3.Mike

35 1 0
                                    

Następnego ranka obudziłam się z podjętą decyzją. Wiem, że jest sposób, aby wygonić wilkołaki z naszej krainy i odczarować nielicznych ludzi w nie zamienionych (inni zostali pożarci, czego nie można odwrócić). Trzeba odszukać maga mieszkającego na obrzeżach Dwóch Krain.
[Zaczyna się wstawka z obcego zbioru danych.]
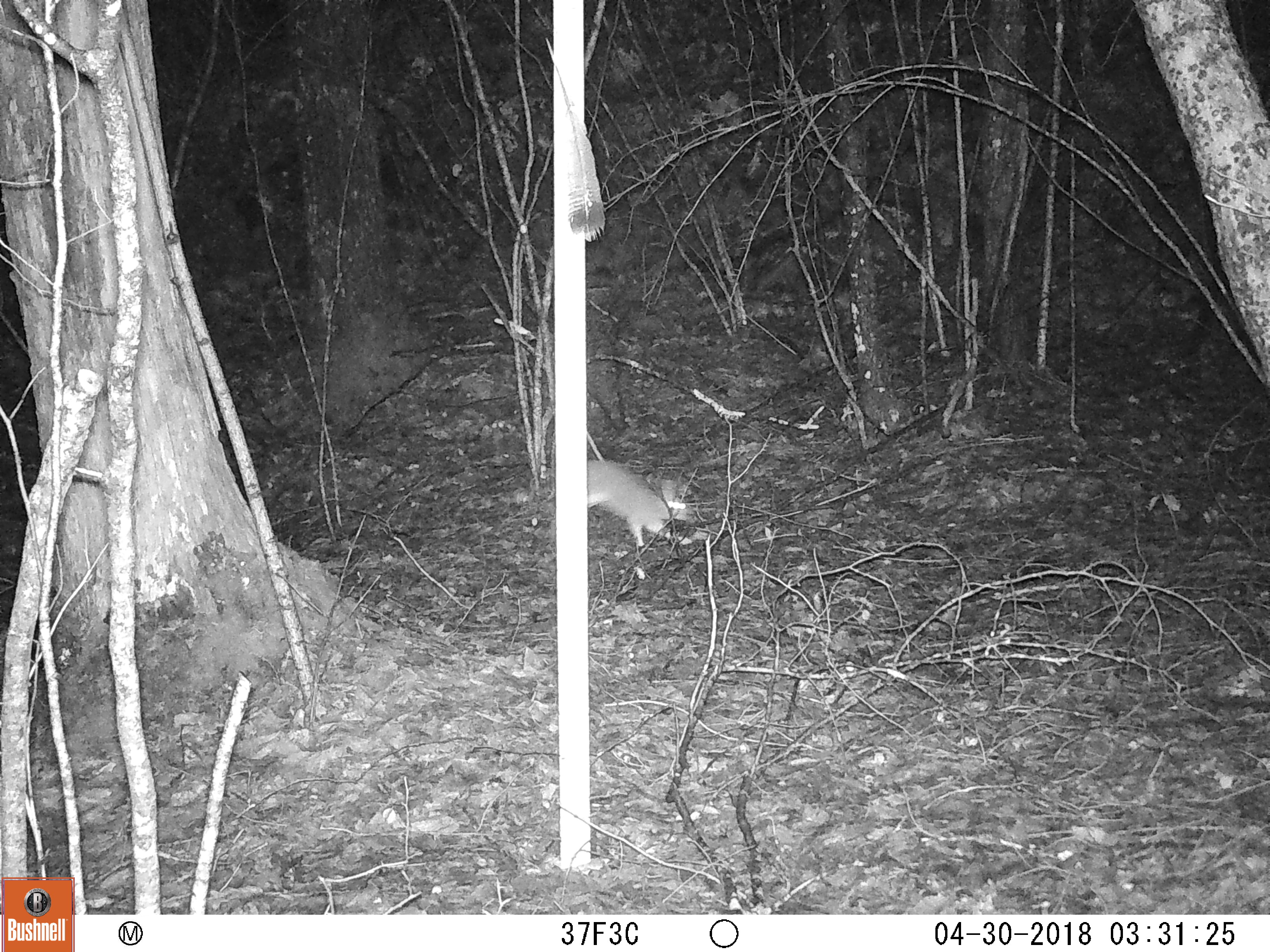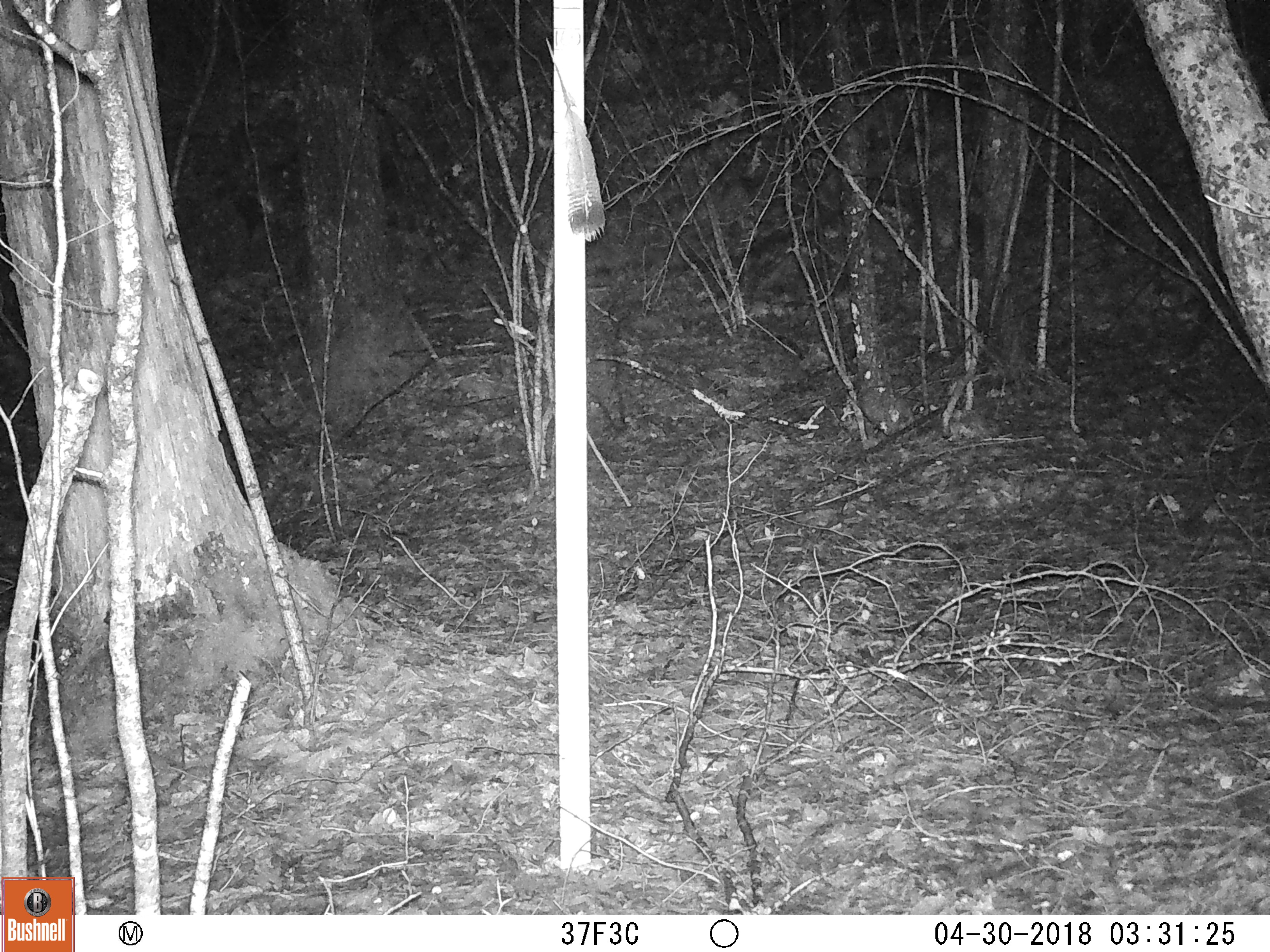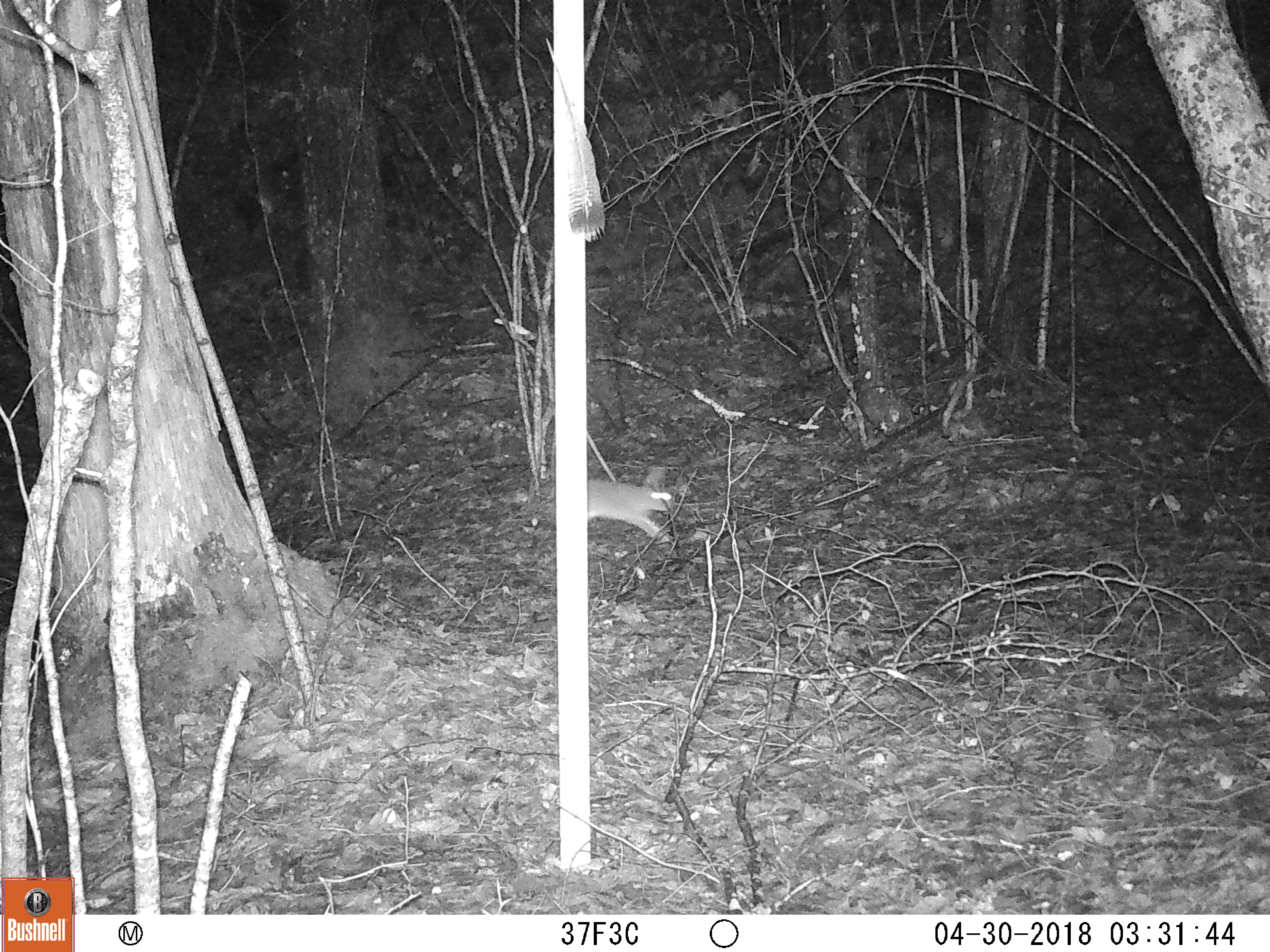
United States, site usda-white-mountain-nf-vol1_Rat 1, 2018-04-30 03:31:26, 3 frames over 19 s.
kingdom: Animalia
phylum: Chordata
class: Mammalia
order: Lagomorpha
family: Leporidae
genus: Lepus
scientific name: Lepus americanus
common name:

Tylko że to strasznie daleko, a ja na dodatek nie mam mapy ani kompasu... Przez moment przeżywałam załamanie życiowe. Trudno, trzeba sobie jakoś radzić. Ruszyłam. Jedno wiedziałam: musiałam kierować się na południe.

   Po godzinie szybkiego marszu poczułam zmęczenie. Usiadłam, aby chwilę odpocząć. I wtedy to się stało. Zobaczyłam coś błyszczącego w trawie poniżej. Z trudem wstałam i zrobiłam krok do przodu. Okazało się to być ogromnym błędem. Usłyszałam trzask i przewróciłam się. Moja noga zakleszczyła się w pułapce. No tak zapomniałam... Co za głupi błąd. Przecież myśliwi zakładają pułapki na wilkołaki. Teraz mnie znajdą. Normalnie w ciągu dnia miałam postać człowieka, ale myśliwi polują w nocy. No to mam przechlapane. Znajdą mnie i zabiją. Oto koniec mojej wielkiej przygody. Niedoszła bohaterka Ashlei umiera zatrzaśnięta w pułapkę. Super zakończenie.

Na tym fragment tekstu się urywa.